3. La jeunesse de cette nation a révélé son immense aptitude au changement et à cette découverte de possibilités plus grande d'une vie civique ordonnée par la Paix et l'effort.
4. Cependant, les difficultés rapportées ne sont pas moindres, et en particulier celles politiciennes d'argonautes prêts à tout comme sans raison pour enfoncer le clou d'une sédentarisation de l'immobilisme pourtant décrié comme fondement.
5. L'attachement iconiqe à la Démocratie n'en devient pas moins le soubresaut cathartique d'une propension à l'ultraviolence relatant cette nécessité d'aller plus avant dans l'élaboration d'un discours qui ne soit pas trop concis parce que trop simplement humaniste.
6. Le réalisme des méchants souffle sur la braise du mécontentement général, avec cette propension trop connue désormais d'entériner de Dieu qu'il n'existe plus à jamais, et ce en jurant du contraire pour les apparences.
7. L'Amérique se joint par ce fait à l'Europe dans cette diatribe patristique à deux balles qui voudrait démontrer que les gentils sont ceux qui tuent la nuit, tandis que les méchants se révèlent opposés au manque de lucidité ambiante.
8. Jésus sera satisfait du résultat, puisque de toute évidence cette nation deviendra forte en se purgeant de tout attachement au péché originel.

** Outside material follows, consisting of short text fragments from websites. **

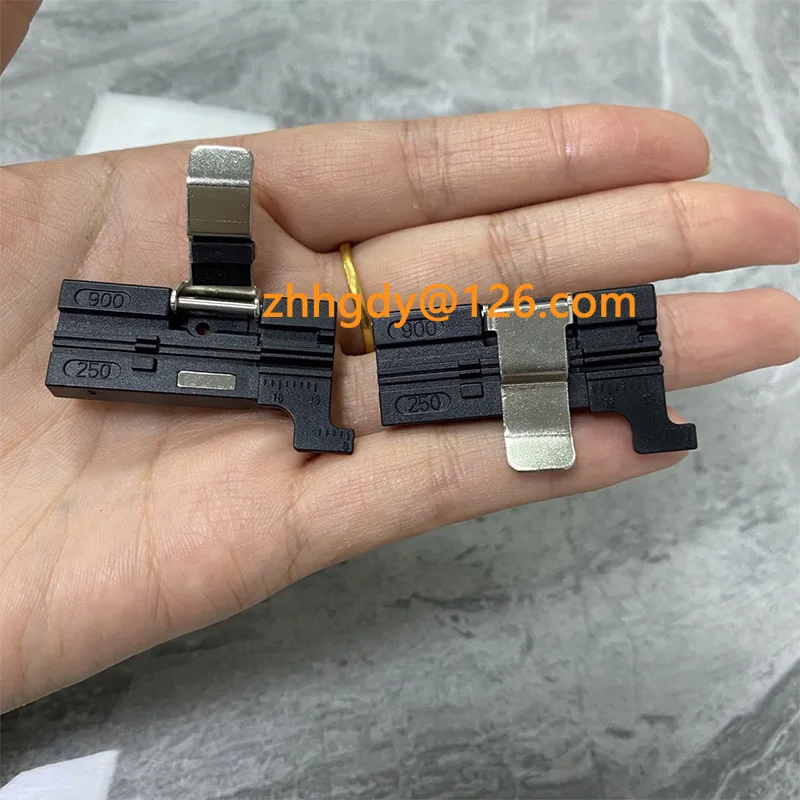 Made in china CT-30 CT-06 CT-30A cleaver fixture fiber cleaver FTTH fiber holder for 0.25mm 0.9MM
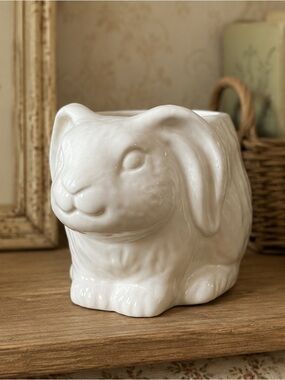 White Ceramic Bunny Planter/Mug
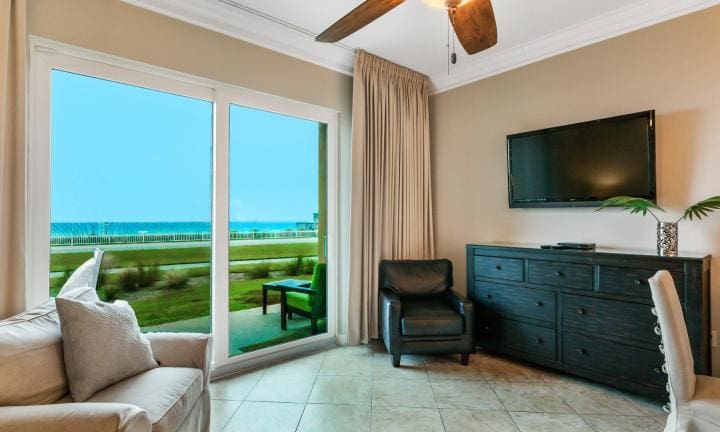 Beach Retreat 107 Web Size-17 | Beach Condos in Destin #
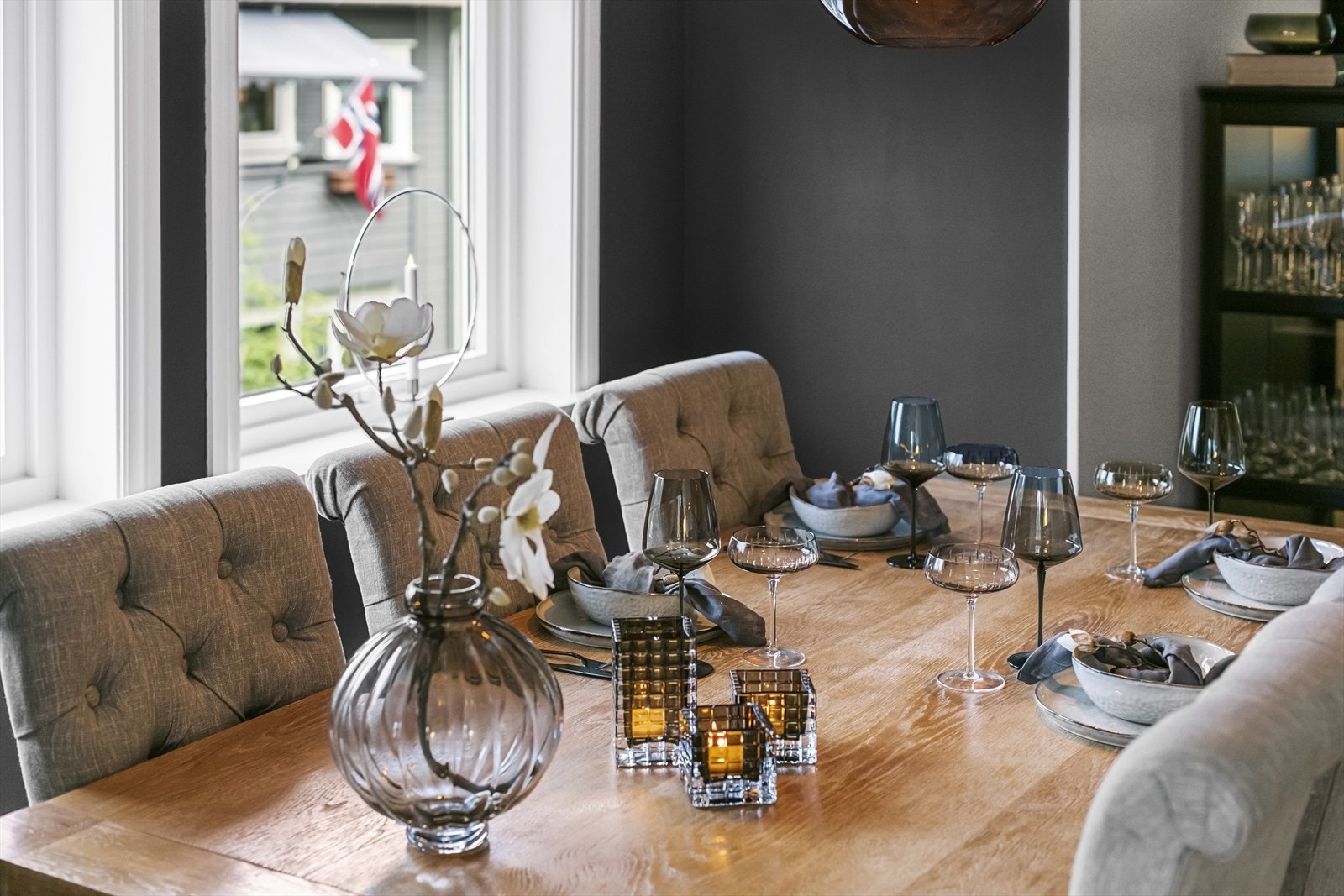 Her kan det dekkes langbord til hyggelige lag med familie og venner! Galleribilde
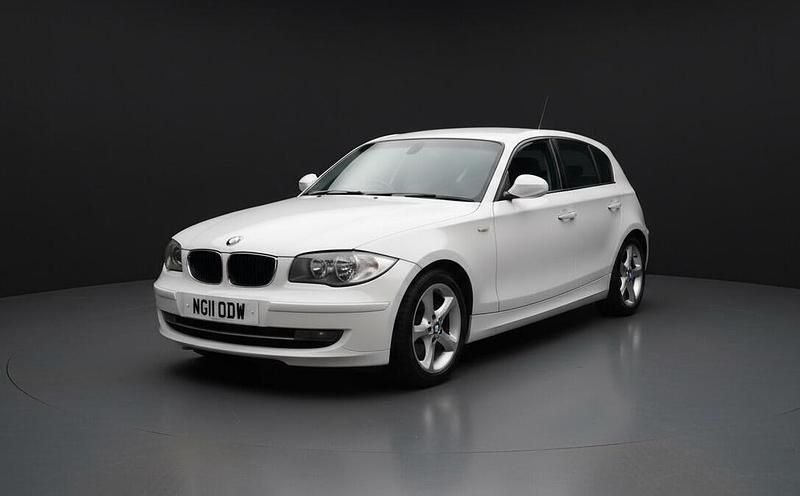 White Used 2011 BMW 118 Sport Line Hatchback | £2,995 (Fair price) - Image 1/4
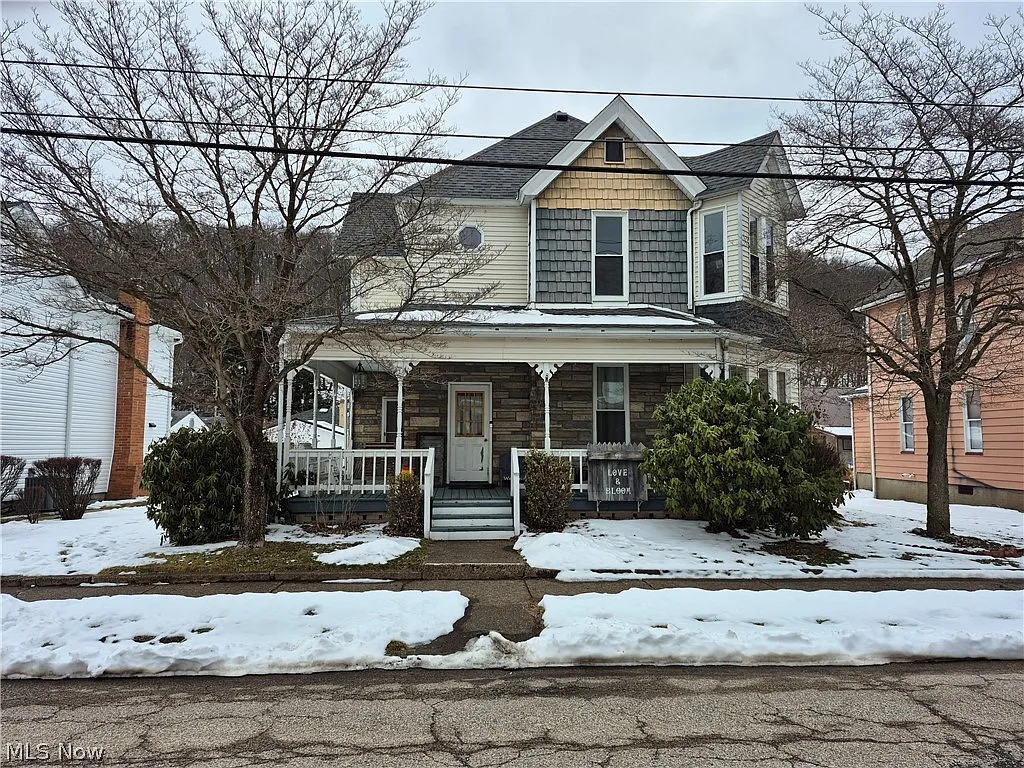 902 2nd Ave photo 1
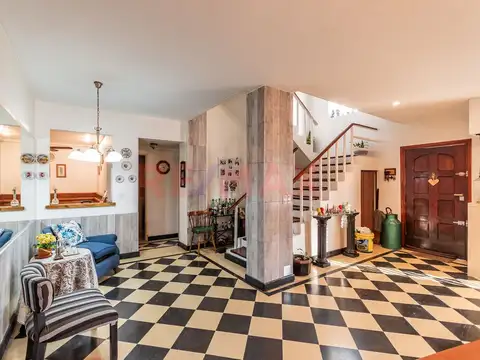 VENTA CASA 4 AMB BARRACAS PATIO Y PARRILLA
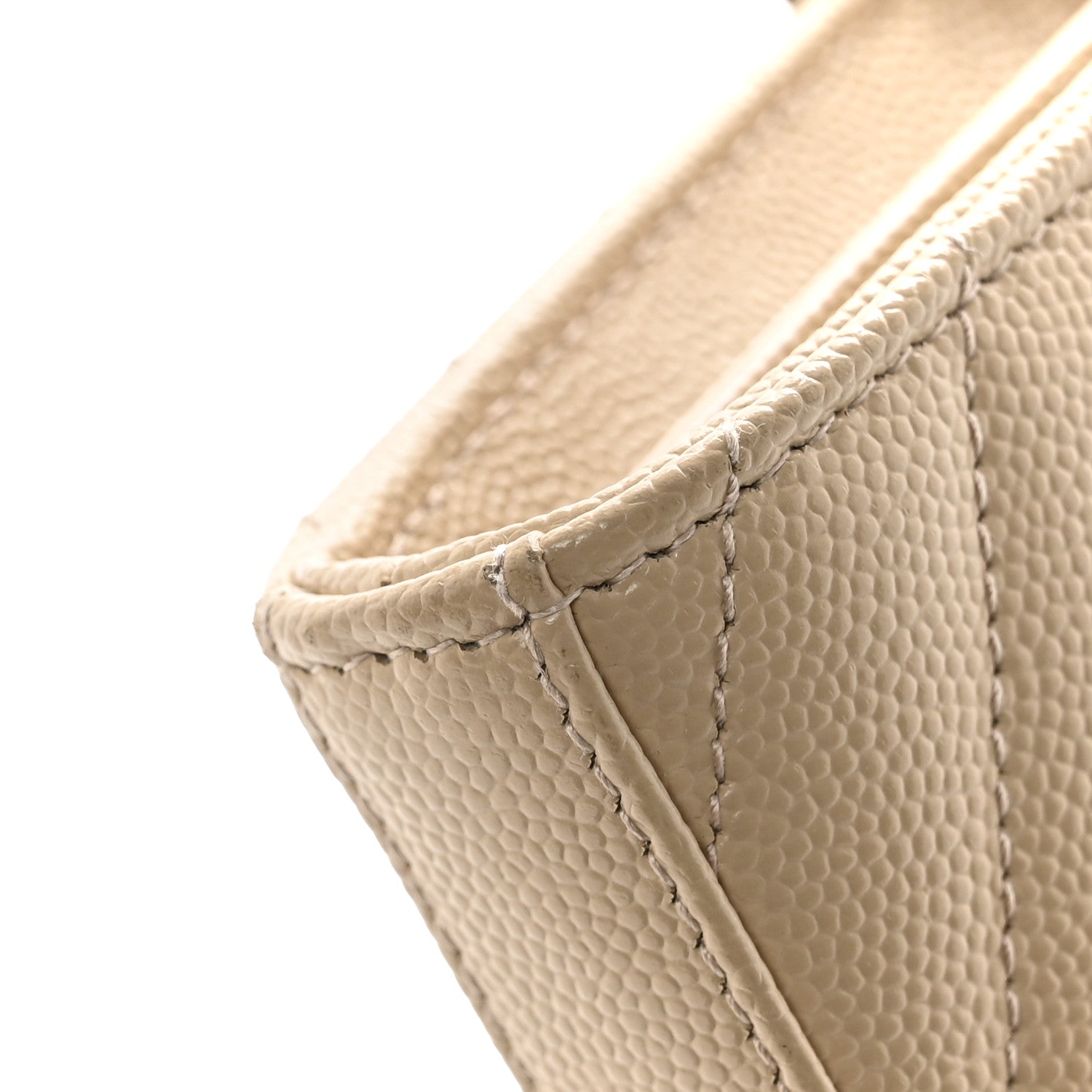 Grain De Poudre Matelasse Chevron Cassandre Chain Wallet Nude Powder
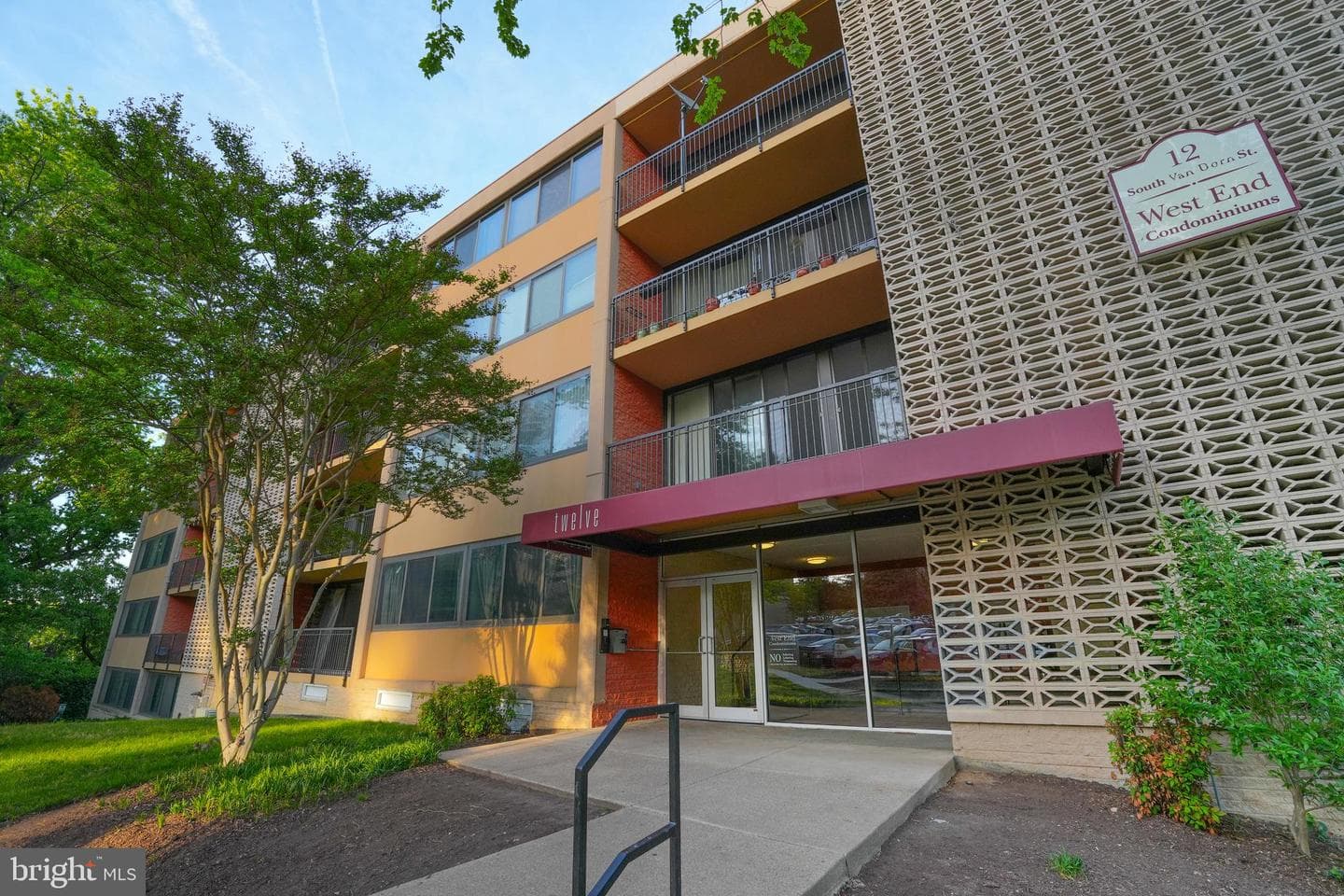 12 S Van Dorn Street #104, Alexandria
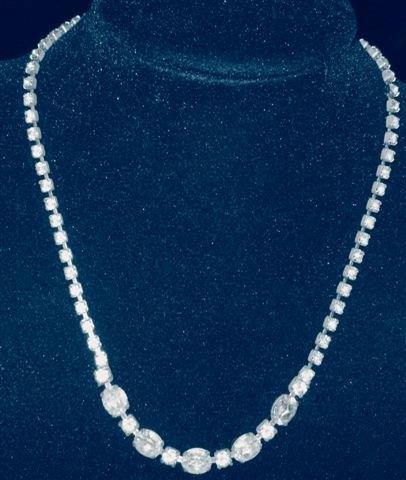 1940s – Forties Necklaces Jewelry for Womens - American Costumes Las Vegas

9. L'inconséquence démocratique est sur la table comme un reflet horrible de l'échec européen en cours.
10. L'avenir appartient à Dieu, et non au contexte passéiste qui a vu naître le Nouveau Monde.
11. Puisse Dieu bénir l'Amérique, tout comme le reste du monde qui en apprécie la propension matérialiste et spirituelle, les deux.
12. Pour que la France vive.
Paris, ce mercredi 10 juin 2026, Bruno Cadou.